Dataset entries:
—————

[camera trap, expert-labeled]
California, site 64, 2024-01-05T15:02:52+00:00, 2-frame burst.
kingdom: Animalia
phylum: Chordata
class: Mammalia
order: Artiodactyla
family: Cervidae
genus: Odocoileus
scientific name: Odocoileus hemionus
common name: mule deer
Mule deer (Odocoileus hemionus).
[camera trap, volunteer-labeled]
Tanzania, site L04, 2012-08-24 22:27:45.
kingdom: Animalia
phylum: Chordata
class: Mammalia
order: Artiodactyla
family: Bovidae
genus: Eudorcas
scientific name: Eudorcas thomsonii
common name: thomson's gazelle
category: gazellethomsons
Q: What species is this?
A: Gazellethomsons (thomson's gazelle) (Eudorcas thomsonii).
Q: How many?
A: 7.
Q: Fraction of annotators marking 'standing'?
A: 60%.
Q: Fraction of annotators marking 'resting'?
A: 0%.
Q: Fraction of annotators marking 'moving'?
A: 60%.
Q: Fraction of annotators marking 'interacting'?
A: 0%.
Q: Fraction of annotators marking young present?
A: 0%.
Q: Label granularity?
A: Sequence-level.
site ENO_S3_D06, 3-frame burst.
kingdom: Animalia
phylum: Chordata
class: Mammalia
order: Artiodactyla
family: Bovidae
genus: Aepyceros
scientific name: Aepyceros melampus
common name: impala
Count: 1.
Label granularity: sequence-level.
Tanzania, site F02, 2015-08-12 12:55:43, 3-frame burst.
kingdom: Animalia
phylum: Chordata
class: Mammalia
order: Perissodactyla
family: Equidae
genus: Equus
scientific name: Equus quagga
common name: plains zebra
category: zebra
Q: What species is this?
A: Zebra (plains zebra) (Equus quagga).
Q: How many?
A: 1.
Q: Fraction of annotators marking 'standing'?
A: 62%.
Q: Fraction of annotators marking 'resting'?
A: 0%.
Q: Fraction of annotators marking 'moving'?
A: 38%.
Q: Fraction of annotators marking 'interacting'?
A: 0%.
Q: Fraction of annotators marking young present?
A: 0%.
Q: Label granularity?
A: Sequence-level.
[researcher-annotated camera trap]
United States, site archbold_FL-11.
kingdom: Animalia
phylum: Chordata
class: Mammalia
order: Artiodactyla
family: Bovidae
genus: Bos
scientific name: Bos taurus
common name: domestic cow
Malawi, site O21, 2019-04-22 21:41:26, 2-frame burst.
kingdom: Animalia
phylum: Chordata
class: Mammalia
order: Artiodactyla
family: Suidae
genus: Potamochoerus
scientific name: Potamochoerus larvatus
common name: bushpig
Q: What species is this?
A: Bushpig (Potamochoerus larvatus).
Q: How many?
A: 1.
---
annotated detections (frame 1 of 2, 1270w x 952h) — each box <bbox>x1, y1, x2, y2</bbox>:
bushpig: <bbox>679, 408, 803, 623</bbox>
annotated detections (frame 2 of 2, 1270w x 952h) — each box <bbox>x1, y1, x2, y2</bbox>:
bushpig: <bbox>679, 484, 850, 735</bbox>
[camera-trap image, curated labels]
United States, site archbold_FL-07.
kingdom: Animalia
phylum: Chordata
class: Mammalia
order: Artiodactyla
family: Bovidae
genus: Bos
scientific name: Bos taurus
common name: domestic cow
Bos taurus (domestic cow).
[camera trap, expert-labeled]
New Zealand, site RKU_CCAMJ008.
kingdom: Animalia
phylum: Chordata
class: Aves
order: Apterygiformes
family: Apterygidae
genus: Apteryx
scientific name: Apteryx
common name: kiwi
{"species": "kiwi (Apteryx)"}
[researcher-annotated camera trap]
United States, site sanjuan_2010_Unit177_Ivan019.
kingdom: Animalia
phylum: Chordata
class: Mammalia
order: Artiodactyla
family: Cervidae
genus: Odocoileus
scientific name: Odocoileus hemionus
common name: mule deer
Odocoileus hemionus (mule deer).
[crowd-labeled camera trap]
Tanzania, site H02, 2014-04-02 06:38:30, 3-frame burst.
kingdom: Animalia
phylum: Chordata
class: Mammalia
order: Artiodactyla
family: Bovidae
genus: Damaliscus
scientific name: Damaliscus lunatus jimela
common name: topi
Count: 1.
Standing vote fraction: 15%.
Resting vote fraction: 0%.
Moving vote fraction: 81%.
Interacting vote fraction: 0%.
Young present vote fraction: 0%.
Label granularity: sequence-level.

—————

◆ **What to do**:
Lines from the one containing "New Zealand, site RKU_CCAMJ008." to the end of the data are to be printed exactly, including the first and last.

◆ **Solved problem**:
New Zealand, site RKU_CCAMJ008.
kingdom: Animalia
phylum: Chordata
class: Aves
order: Apterygiformes
family: Apterygidae
genus: Apteryx
scientific name: Apteryx
common name: kiwi
{"species": "kiwi (Apteryx)"}
[researcher-annotated camera trap]
United States, site sanjuan_2010_Unit177_Ivan019.
kingdom: Animalia
phylum: Chordata
class: Mammalia
order: Artiodactyla
family: Cervidae
genus: Odocoileus
scientific name: Odocoileus hemionus
common name: mule deer
Odocoileus hemionus (mule deer).
[crowd-labeled camera trap]
Tanzania, site H02, 2014-04-02 06:38:30, 3-frame burst.
kingdom: Animalia
phylum: Chordata
class: Mammalia
order: Artiodactyla
family: Bovidae
genus: Damaliscus
scientific name: Damaliscus lunatus jimela
common name: topi
Count: 1.
Standing vote fraction: 15%.
Resting vote fraction: 0%.
Moving vote fraction: 81%.
Interacting vote fraction: 0%.
Young present vote fraction: 0%.
Label granularity: sequence-level.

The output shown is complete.